▶ **Passage provided**
>>>
For me, this was highly offensive. I had a sex partner, a darned good one. One that did not share my bed, require his clothes to be washed or dinners cooked. Why would I consider messing up a nice, tidy arrangement like that with a live in lover? And if I was moving in with a sex partner or boyfriend, why, I'd just have said that. The consensus of friends and family was doubly bothersome as it seemed that while voicing their own thoughts, they were commenting on my morality, which I might add, was no ones business but my own.
The arrangement ran its course; in less than two years, the room mate went his way and I went mine. But in the span of time we shared space, things went as I predicted: we did not become lovers, we did not part as enemies, the time we spent in each others company served to keep us, and our future lovers and spouses as friends which we remain to this day.

When I look back to that time, I realize that the things that were said to me, the fears expressed by my family, were not necessarily a judgment on my morality, but perhaps only a reflection of the choices of those same individuals. What worked for me, may not have worked for them. They might have seen a close member of the opposite sex as a handy bed warmer on a cold or lonely night. They may have walked down that road themselves before and were revealing their own past choices or regrets.

I also come to wonder at an age that does not allow platonic relationships without passing judgment, and I wonder if those who do point condemning fingers aren't guilty of more than negativity - perhaps they are the owner of a "dirty mind".
A "dirty mind" is a funny thing. We can all laugh at an off color joke, yet many people are quick to judge anyone who they think is living in a sexually gratuitous manner. When did the behavior of unrelated adults begin to absorb so much of our attention? And how many people find that a clear option for them may be unavailable because of familial pressures and opinions?
<<<
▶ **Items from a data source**
>>>
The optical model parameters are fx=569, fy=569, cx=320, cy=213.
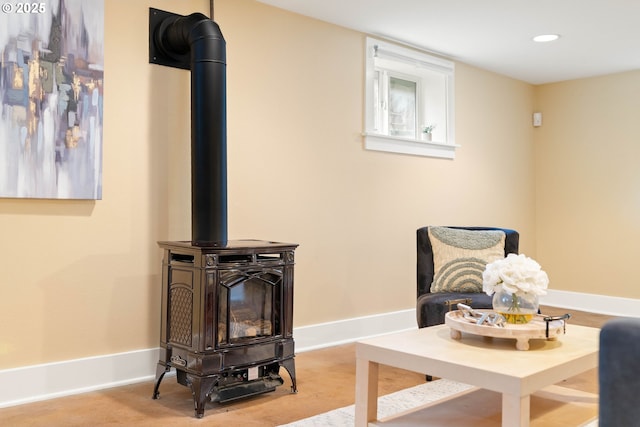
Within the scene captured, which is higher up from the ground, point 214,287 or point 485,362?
point 214,287

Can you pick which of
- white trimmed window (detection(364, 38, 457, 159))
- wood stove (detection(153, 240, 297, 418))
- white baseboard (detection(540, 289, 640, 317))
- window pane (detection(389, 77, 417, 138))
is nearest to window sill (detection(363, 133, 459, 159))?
white trimmed window (detection(364, 38, 457, 159))

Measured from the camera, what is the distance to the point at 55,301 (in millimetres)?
2898

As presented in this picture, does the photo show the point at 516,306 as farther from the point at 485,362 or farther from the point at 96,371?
the point at 96,371

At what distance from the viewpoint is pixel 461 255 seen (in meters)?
3.57

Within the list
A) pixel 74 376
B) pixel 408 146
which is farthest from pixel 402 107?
pixel 74 376

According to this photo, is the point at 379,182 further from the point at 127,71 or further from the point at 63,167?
the point at 63,167

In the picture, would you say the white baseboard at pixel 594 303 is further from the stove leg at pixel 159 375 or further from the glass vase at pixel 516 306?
the stove leg at pixel 159 375

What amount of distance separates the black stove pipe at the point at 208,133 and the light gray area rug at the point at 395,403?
100 centimetres

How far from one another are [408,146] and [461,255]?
4.69ft

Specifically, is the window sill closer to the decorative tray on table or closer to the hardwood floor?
the hardwood floor

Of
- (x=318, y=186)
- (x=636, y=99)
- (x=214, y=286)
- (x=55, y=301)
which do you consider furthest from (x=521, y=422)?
(x=636, y=99)

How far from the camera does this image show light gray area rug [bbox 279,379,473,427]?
8.39ft

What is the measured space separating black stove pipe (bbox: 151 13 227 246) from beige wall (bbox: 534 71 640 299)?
13.9 ft

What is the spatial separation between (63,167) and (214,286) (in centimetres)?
100
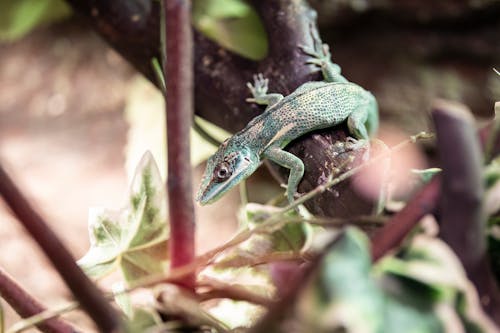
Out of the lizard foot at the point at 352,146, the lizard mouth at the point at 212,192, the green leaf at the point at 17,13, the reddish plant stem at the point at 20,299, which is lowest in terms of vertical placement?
the lizard mouth at the point at 212,192

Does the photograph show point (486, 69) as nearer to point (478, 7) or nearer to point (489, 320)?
point (478, 7)

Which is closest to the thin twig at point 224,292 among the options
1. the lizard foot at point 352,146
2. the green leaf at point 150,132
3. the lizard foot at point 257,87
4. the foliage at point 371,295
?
the foliage at point 371,295

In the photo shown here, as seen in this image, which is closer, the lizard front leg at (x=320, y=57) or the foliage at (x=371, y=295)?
the foliage at (x=371, y=295)

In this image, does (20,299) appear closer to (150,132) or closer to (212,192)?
(212,192)

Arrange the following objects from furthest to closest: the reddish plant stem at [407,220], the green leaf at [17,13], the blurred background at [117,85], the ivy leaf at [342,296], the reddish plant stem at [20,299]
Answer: the blurred background at [117,85], the green leaf at [17,13], the reddish plant stem at [20,299], the reddish plant stem at [407,220], the ivy leaf at [342,296]

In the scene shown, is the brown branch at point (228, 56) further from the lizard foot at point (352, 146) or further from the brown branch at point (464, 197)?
the brown branch at point (464, 197)

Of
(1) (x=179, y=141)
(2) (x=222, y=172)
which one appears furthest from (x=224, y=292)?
(2) (x=222, y=172)

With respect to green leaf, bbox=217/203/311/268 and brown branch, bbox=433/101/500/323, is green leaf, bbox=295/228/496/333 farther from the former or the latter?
green leaf, bbox=217/203/311/268

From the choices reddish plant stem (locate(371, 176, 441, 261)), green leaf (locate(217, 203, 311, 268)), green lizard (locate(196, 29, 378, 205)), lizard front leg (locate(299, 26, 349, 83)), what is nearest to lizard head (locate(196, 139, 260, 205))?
green lizard (locate(196, 29, 378, 205))
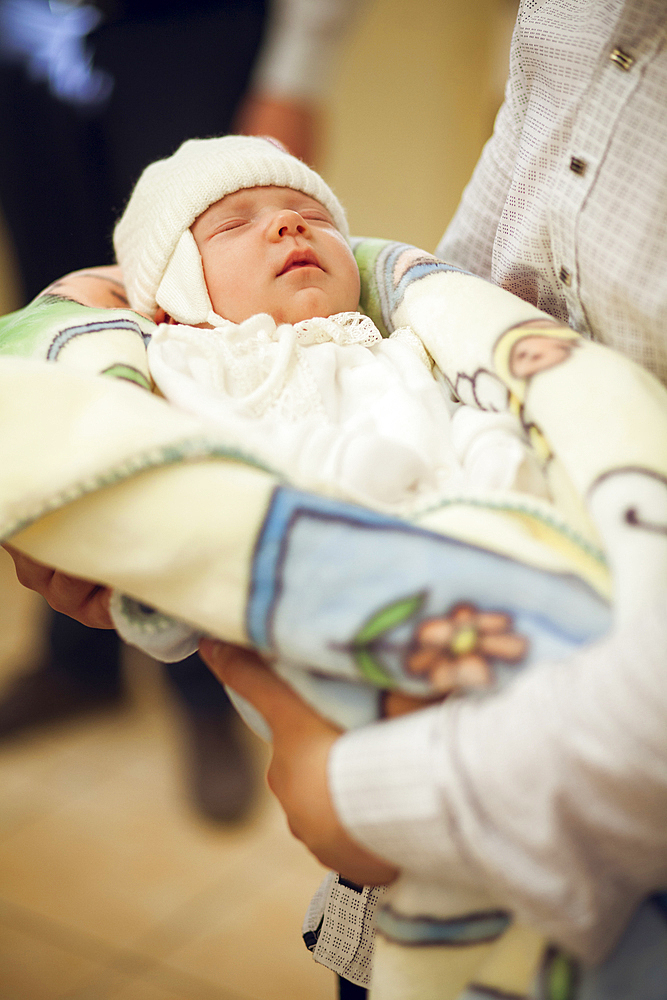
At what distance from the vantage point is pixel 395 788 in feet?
1.18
<<<
▶ **Set tasks**
1 > Answer these questions from the roommate essay:
(a) How long did the shared living arrangement last?
(b) What did the writer's sex partner not require, besides sharing the writer's bed?
(c) What kind of joke does the writer say we can all laugh at?
2 > Retype the section of the roommate essay from "When I look" up to and including "choices or regrets.".
These items were drawn from a separate source.

▶ **Outputs for the tasks**
1 >
(a) Less than two years.
(b) His clothes to be washed or dinners cooked.
(c) An off color joke.

2 >
When I look back to that time, I realize that the things that were said to me, the fears expressed by my family, were not necessarily a judgment on my morality, but perhaps only a reflection of the choices of those same individuals. What worked for me, may not have worked for them. They might have seen a close member of the opposite sex as a handy bed warmer on a cold or lonely night. They may have walked down that road themselves before and were revealing their own past choices or regrets.